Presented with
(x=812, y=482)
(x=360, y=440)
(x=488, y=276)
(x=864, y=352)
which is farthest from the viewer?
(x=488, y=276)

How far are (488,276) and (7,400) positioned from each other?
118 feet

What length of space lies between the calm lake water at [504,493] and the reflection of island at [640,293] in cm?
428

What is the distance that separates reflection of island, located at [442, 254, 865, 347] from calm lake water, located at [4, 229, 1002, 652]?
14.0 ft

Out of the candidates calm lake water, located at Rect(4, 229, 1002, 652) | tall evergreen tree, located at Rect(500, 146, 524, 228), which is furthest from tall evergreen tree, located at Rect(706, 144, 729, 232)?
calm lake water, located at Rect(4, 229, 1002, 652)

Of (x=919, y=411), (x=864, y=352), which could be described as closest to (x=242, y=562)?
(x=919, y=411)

::::::::::

__Brief__. Rewrite all of the records above, putting "island reflection" wherever "reflection of island" appears and leaving everything else unchanged.

__Response__.
Presented with
(x=812, y=482)
(x=360, y=440)
(x=488, y=276)
(x=864, y=352)
which is farthest from the viewer?
(x=488, y=276)

How far are (488,276) and (7,400) positioned from each other?
118 feet

What length of space lies between the calm lake water at [504,493] and the island reflection at [640,293] in cm?
428

What is the distance that separates island reflection, located at [442, 254, 865, 347] from calm lake water, located at [4, 229, 1002, 652]?
14.0 ft

Out of the candidates calm lake water, located at Rect(4, 229, 1002, 652) | tall evergreen tree, located at Rect(500, 146, 524, 228), which is furthest from tall evergreen tree, located at Rect(706, 144, 729, 232)?
calm lake water, located at Rect(4, 229, 1002, 652)

Of (x=919, y=411), (x=864, y=352), which could be described as closest to (x=242, y=562)?
(x=919, y=411)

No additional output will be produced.